§ **Stated exercise**:
Pick out every line in the records below that contains the word "white", and copy each of those lines.

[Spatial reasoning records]
-- START --

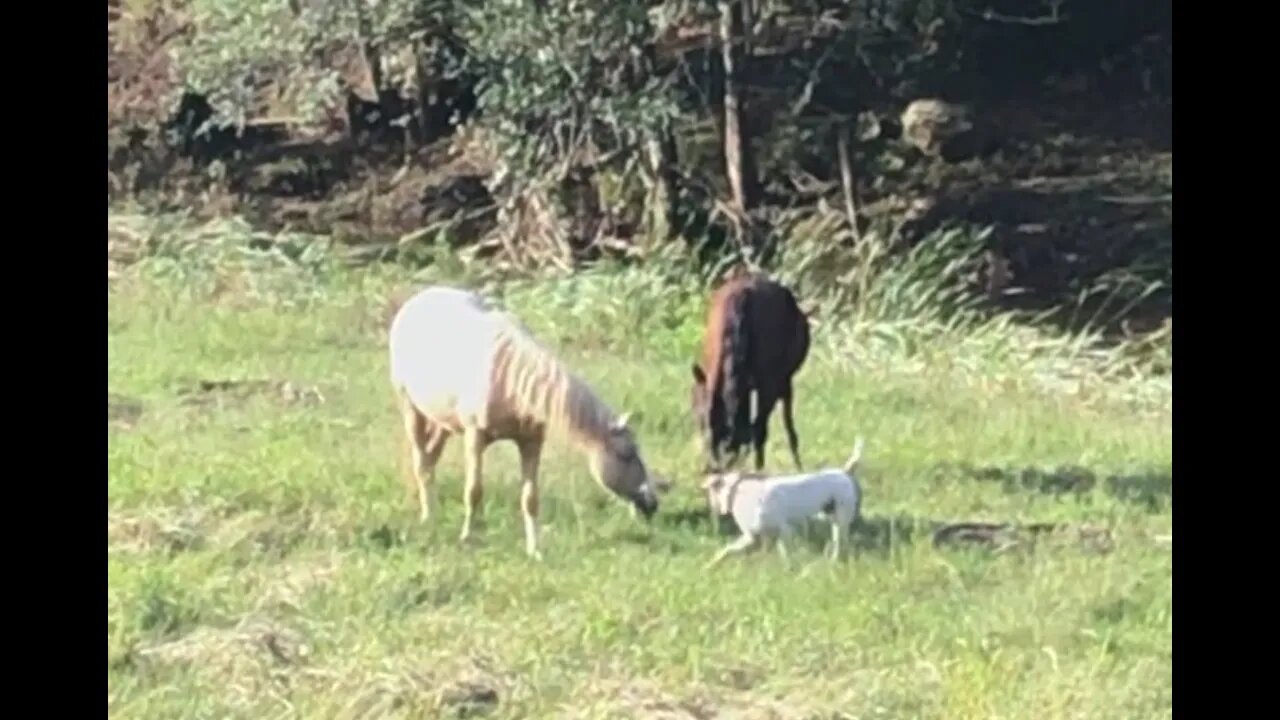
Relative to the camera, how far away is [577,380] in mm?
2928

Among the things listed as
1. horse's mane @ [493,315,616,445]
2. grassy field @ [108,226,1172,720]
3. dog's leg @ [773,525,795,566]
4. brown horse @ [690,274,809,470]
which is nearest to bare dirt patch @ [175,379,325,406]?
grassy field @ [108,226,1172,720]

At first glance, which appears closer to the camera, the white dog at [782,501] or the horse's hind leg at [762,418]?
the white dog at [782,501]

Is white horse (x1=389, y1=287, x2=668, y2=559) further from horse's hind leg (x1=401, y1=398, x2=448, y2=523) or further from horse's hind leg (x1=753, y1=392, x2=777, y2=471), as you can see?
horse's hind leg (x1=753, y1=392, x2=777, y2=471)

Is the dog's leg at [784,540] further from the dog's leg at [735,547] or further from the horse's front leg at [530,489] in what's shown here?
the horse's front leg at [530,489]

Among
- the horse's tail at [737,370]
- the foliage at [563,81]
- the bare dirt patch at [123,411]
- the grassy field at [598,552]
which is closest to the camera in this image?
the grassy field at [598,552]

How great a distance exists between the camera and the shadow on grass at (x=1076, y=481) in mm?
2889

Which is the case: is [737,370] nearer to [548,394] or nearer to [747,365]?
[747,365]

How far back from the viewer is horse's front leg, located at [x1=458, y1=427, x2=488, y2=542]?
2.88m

-- END --
-- START --

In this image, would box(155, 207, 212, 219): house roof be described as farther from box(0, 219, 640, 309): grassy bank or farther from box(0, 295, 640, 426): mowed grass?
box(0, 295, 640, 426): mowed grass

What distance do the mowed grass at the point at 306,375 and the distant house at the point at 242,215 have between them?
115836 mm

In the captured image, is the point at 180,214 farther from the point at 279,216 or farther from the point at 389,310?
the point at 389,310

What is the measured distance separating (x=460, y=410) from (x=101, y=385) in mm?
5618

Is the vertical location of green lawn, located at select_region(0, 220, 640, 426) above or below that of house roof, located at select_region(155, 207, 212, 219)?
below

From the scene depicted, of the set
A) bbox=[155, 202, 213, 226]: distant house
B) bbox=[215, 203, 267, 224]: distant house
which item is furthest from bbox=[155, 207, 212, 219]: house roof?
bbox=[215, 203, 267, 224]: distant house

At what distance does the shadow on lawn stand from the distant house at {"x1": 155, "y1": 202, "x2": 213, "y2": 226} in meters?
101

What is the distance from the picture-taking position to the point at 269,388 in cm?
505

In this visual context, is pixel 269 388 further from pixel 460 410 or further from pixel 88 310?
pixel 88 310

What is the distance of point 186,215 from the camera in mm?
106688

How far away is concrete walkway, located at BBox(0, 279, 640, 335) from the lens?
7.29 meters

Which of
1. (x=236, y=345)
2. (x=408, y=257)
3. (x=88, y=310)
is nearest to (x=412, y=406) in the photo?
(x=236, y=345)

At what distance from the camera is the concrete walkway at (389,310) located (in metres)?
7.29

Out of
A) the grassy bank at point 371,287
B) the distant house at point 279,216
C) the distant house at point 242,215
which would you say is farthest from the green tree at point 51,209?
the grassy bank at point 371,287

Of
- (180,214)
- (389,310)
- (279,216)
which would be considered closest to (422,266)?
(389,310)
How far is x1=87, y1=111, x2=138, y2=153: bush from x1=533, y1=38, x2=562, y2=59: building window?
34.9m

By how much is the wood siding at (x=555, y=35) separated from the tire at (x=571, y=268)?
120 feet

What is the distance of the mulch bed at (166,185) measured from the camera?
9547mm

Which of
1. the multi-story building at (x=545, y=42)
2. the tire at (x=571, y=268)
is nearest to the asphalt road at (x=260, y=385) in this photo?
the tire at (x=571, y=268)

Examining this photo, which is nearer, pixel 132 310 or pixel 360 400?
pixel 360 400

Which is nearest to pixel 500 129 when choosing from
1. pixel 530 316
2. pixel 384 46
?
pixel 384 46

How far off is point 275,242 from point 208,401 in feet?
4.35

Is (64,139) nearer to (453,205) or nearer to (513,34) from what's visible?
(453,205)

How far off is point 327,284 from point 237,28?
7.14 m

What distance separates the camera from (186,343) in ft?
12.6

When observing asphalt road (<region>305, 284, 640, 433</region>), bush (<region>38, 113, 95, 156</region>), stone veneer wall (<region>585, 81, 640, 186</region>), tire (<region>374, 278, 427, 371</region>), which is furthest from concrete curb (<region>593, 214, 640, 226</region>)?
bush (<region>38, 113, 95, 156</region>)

-- END --

§ **Task response**:
At first glance, which appears closer to the camera, the white dog at [782,501] or the horse's hind leg at [762,418]?
the white dog at [782,501]
Is white horse (x1=389, y1=287, x2=668, y2=559) further from horse's hind leg (x1=401, y1=398, x2=448, y2=523) or further from horse's hind leg (x1=753, y1=392, x2=777, y2=471), as you can see?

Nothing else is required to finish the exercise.